§ Source
Surely now, surely, the conversation will move on from “Hard” vs “Soft”. From Supreme Court rulings. From Remainer Hope vs Leaver Disaster. It’s going to happen. The UK is leaving the EU. It therefore has to leave the institutions of the EU, all of them. The single market, the customs union, the ECJ. It then has to re-draw its own relationship with the EU and with the rest of the world. Leaving the single market doesn’t mean failing to achieve single market access; leaving the customs union doesn’t mean failing to trade with anyone in the EU, ever. Leaving the ECJ might be the poison pill in what starts off in any negotiation as the toughest position. “Yes we are off, we are prepared to create new deals, but the body that rules over all of you, won’t rule over all of us in our engagement with you”.

In fact this final point means that the real risk now is not hard/soft/clean/grey….. but orderly vs disorderly. Yes, the exit negotiations can take up to 2 years. But what if the UK just says it’s out, and provokes the EU to stop it? What if the EU says we can negotiate with you, but not if you’re never going to accept the European Court of Justice oversight, so the deal is off? Who sues who in this divorce? And more importantly, who would be the judge that divides up the assets?

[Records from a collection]
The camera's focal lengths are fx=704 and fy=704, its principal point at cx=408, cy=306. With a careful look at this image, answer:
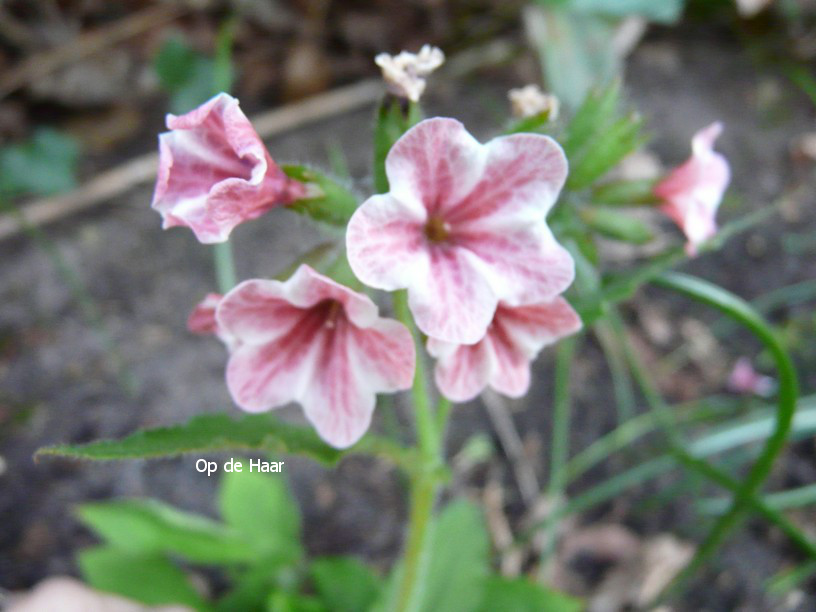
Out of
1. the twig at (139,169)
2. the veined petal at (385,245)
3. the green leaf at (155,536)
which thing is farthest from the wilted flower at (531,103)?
the twig at (139,169)

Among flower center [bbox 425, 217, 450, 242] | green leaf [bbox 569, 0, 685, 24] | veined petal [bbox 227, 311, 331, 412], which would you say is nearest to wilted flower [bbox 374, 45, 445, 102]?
flower center [bbox 425, 217, 450, 242]

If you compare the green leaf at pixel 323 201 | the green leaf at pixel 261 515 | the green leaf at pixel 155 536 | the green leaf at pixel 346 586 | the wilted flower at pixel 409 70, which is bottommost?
the green leaf at pixel 346 586

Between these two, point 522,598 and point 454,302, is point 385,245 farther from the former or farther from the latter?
point 522,598

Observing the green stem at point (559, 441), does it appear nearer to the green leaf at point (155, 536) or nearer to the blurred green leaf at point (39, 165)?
the green leaf at point (155, 536)

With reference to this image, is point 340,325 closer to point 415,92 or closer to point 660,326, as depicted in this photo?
point 415,92

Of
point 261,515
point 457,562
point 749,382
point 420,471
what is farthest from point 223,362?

§ Directions for this task
Summarize the Brexit commentary above, before the items, in exactly two sentences.

§ Written solution
The UK is leaving the EU and must therefore leave all of its institutions, including the single market, the customs union and the ECJ, though leaving them does not have to mean losing single market access or trade with the EU. Because refusing European Court of Justice oversight could lead the EU to call off a deal, the real risk is now an orderly versus a disorderly exit rather than a hard or soft one.